Dear director Feltri, I listened with great interest to the words spoken by Romano Prodi on TV, during an interview on Otto e mezzo with Lilli Gruber. I was struck by his intellectual honesty: he said that “he doesn’t see an alternative to the Meloni government” and that “the left has turned its back on Italy”. He also ruled out that there is a real fascist danger in the country, underlining that “the right gains votes because there is no credible proposal on the other side”. For years, many citizens, observers and even lucid journalists like you have denounced the lack of vision in the Italian left, which continues to twist around the usual fascism alarm. Now that even Prodi, one of the noble fathers of the centre-left, says it, perhaps someone will wake up. What do you think, Director?
Gianni Marchetti
Dear Gianni,
It rarely happens to me, but this time I find myself in agreement with Romano Prodi. Yes, that’s him: the former prime minister, the professor, who for a lifetime embodied the soul of the Italian center-left.

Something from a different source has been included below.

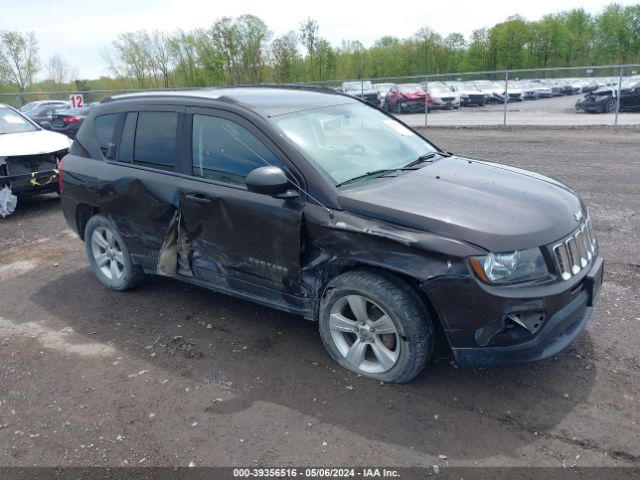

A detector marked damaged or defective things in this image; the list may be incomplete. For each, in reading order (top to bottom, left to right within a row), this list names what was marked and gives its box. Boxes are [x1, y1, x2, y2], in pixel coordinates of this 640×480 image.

damaged vehicle nearby [0, 105, 72, 216]
damaged vehicle nearby [57, 86, 604, 384]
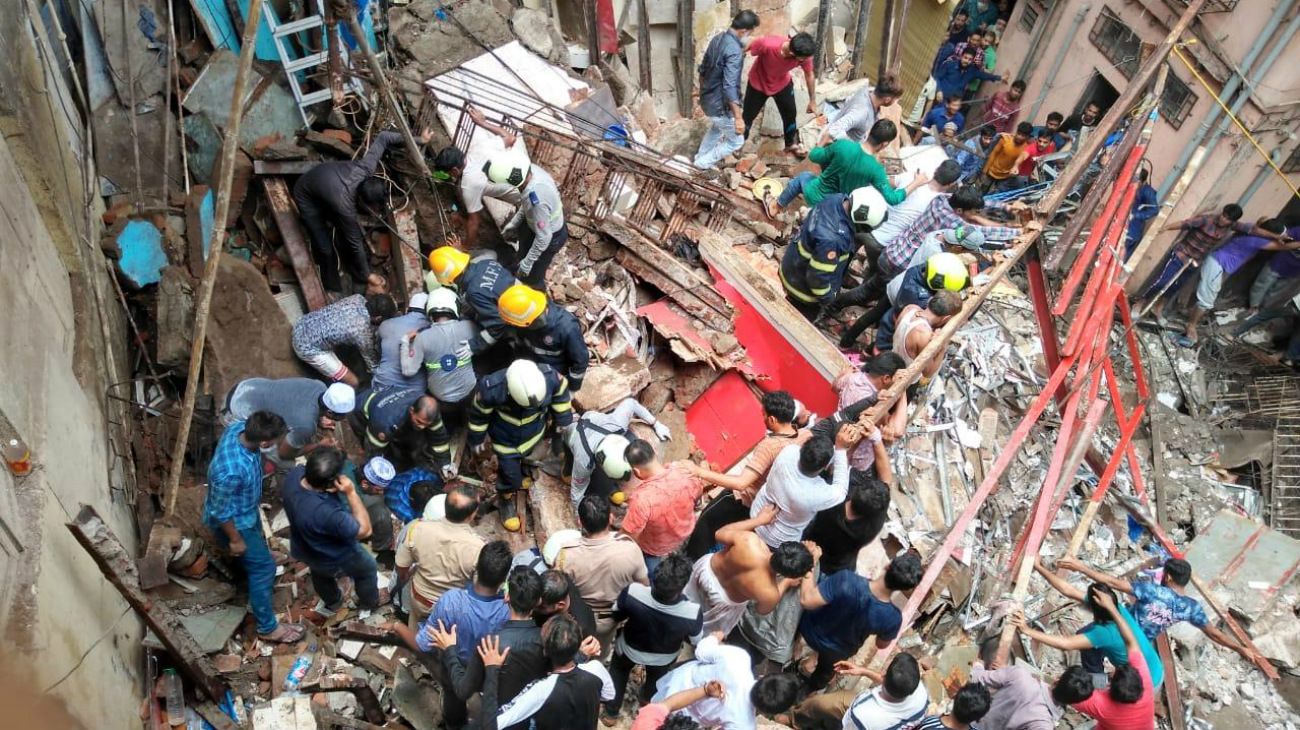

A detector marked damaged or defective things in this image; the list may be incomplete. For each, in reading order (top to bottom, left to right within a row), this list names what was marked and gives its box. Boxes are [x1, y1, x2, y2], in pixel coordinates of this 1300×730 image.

This time he spoke with a clarity that borders on the obvious, saying things that any rational person has long observed. The Italian left is voiceless, lost, devoid of a real project and capable only of evoking non-existent specters, first and foremost fascism.
Prodi stated that there is no credible alternative to Giorgia Meloni today. And that’s how it is. The center-left has locked itself in an ideological ivory tower, preferring to wave rainbow and Palestinian flags rather than address the real urgencies of this country: work, security, energy, uncontrolled immigration, growing poverty. Once upon a time the left talked about workers. Today he talks about Gaza, about fluid identities, about toxic patriarchy and about the semantic struggle against the overextended masculine. She has become a caricature of herself. Prodi is also right on another point: there is no risk of illiberal drift. No authoritarian emergency, no ongoing repression. The current government, despite all its limitations, is part of a majority that has been legitimately elected, respects the institutions, does not close newspapers, does not persecute opponents, does not prevent strikes or demonstrations. Those who scream about fascism do so for lack of arguments, in the vain hope that fear generates consensus. But Italians are not fools. They understand well the difference between a right-wing government and a dictatorship.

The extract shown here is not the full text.